The issue is, can the people approach the superior courts
seeking a writ for upgrading the Law Commissions to independent
Sovereign Rights Commissions with authority to direct
referendums? The courts clearly have no jurisdiction and it is
only the prerogative of legislatures to do so. The people can
however approach the superior courts seeking a writ directing
a referendum on thus upgrading the Law Commissions. Since
referendum is an intrinsic sovereign right of the people, the
courts have jurisdiction to issue such a writ.
If the courts
hold that they have no jurisdiction to direct even one such
referendum, it would imply that the sovereign people have been
rendered impotent and must only suffer abuse. A
Constitution that makes the sovereign impotent is bad law.
It is accepted law that for every wrong there should be a
remedy.

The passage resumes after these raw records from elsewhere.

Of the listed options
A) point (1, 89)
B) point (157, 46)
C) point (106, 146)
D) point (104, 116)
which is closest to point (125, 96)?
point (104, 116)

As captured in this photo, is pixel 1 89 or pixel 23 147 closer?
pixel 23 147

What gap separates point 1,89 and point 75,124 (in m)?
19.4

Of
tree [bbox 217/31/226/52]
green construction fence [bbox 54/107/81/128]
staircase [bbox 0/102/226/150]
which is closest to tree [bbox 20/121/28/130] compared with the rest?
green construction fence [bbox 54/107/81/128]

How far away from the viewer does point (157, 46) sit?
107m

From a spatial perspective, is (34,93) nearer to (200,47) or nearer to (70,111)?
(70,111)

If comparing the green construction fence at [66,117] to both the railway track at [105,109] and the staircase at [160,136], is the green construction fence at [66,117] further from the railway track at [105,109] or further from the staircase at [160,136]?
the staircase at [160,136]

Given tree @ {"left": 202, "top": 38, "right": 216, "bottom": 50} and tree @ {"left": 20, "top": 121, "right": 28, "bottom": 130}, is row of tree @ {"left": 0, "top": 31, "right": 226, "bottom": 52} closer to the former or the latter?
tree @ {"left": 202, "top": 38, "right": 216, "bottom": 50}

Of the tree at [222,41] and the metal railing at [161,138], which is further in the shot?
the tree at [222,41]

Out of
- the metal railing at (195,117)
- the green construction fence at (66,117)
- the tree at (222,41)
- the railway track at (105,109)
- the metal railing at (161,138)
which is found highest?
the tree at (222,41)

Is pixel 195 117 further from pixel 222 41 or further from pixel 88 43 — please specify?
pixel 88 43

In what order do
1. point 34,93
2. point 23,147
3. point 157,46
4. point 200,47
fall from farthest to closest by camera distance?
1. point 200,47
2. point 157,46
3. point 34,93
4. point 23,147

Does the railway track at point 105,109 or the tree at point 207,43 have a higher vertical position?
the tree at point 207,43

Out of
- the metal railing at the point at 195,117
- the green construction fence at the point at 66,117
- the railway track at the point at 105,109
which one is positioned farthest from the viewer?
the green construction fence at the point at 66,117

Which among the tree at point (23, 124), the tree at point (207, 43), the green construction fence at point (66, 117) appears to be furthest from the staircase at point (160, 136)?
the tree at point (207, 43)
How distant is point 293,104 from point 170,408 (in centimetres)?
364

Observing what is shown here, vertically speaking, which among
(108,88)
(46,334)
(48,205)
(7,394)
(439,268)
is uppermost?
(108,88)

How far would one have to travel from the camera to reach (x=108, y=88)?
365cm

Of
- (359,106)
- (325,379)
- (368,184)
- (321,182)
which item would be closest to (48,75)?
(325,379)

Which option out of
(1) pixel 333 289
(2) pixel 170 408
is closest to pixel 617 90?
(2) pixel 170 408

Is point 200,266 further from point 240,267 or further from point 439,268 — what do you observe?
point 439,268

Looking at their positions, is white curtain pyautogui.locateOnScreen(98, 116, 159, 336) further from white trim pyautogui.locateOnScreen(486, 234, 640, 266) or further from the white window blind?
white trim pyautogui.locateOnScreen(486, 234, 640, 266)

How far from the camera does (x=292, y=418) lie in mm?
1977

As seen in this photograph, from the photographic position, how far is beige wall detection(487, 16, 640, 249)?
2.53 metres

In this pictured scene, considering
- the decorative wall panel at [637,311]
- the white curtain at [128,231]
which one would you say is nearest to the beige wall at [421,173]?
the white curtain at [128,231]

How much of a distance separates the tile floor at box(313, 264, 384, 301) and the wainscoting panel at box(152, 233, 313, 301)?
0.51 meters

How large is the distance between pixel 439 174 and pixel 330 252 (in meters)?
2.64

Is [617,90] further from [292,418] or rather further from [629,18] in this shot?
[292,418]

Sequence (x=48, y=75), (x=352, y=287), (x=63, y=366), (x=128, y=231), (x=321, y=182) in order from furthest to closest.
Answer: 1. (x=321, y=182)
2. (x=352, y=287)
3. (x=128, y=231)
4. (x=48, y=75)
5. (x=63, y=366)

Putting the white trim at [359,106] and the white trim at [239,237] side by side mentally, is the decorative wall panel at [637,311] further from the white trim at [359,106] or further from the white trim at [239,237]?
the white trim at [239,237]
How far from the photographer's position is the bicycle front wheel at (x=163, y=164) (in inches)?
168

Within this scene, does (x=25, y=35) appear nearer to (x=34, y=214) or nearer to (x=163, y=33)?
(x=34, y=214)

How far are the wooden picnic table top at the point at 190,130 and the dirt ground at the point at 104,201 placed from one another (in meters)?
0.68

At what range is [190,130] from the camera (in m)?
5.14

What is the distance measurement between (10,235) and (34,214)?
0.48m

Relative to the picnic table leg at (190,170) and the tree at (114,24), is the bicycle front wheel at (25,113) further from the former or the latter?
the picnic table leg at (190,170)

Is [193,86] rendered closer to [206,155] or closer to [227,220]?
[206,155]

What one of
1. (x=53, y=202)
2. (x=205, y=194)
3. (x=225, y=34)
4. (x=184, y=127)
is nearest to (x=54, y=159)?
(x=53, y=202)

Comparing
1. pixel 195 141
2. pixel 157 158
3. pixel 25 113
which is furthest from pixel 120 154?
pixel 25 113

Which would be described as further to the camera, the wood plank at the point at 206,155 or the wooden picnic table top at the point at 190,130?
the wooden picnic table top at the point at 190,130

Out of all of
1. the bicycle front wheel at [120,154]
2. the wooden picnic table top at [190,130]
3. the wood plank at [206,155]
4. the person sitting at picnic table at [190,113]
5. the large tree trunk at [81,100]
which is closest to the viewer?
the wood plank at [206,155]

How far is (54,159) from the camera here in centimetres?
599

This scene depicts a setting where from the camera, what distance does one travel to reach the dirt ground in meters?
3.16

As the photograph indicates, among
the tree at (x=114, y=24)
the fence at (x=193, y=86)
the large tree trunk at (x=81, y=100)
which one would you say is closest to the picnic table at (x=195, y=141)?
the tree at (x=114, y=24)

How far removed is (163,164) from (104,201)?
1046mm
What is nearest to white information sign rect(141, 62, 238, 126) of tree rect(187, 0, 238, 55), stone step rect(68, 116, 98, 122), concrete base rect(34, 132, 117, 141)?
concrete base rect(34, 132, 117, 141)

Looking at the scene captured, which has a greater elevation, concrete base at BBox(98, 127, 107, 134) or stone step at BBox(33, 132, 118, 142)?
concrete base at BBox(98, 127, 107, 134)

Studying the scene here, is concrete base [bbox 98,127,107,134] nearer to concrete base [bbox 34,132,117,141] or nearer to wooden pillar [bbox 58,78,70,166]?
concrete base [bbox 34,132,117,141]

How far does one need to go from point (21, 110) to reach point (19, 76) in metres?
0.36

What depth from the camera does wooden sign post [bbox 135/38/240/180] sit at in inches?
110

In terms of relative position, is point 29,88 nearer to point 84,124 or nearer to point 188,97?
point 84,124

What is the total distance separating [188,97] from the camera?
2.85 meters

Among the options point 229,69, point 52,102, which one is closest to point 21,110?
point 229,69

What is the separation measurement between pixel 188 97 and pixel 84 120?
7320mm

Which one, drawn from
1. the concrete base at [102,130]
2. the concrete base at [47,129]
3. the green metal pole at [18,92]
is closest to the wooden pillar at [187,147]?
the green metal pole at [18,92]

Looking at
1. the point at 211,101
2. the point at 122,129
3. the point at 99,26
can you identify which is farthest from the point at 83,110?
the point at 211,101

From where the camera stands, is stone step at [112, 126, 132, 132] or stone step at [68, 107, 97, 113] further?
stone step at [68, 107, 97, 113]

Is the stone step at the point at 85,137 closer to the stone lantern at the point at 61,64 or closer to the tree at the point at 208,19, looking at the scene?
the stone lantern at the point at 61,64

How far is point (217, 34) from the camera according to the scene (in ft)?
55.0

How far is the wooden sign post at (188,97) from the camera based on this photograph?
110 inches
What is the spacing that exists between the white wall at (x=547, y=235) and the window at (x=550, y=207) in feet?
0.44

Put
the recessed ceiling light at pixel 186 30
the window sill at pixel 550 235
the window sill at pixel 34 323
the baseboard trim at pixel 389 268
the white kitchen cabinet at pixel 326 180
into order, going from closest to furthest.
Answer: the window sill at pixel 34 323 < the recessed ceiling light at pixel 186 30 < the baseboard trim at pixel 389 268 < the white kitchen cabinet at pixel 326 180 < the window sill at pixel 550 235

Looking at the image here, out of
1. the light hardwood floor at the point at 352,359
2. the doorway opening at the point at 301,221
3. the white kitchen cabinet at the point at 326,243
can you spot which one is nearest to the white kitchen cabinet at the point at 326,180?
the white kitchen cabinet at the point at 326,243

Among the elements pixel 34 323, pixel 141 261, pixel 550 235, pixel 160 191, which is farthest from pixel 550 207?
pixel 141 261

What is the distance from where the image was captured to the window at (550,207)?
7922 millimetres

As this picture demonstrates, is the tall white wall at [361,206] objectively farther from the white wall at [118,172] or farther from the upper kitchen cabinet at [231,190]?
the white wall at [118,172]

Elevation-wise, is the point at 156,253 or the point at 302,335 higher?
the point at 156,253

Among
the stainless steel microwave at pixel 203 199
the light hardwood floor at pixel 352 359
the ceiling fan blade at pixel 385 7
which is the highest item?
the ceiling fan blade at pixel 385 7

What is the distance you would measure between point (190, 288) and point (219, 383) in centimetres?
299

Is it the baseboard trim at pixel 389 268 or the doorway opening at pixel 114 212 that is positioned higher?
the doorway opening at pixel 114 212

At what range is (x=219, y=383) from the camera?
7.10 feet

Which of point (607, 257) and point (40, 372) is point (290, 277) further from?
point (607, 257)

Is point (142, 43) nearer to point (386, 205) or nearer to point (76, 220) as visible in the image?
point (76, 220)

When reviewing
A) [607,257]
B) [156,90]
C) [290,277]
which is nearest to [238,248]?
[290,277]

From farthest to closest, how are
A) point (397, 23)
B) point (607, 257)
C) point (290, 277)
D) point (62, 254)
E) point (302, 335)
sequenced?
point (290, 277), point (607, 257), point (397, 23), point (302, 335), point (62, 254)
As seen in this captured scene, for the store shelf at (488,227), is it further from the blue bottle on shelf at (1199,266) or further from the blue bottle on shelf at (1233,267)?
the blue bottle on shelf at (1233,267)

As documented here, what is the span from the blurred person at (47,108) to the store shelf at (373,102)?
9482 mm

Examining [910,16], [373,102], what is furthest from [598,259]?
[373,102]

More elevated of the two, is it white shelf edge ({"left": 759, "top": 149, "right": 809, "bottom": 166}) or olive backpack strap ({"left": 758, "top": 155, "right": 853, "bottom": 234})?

The only remedy is a referendum, an intrinsic right of
the sovereign people, on instituting such commissions. The
courts have jurisdiction to issue such a writ, and must do so in
the interest of justice.
The world is
today confronted by widespread degradation in poor nations and
unsustainable consumption by rich nations. A global society in
which local communities control resources and decision-making,
as advocated by Gandhi, alone can save the earth. Gandhi is
truly the apostle of the third millennium.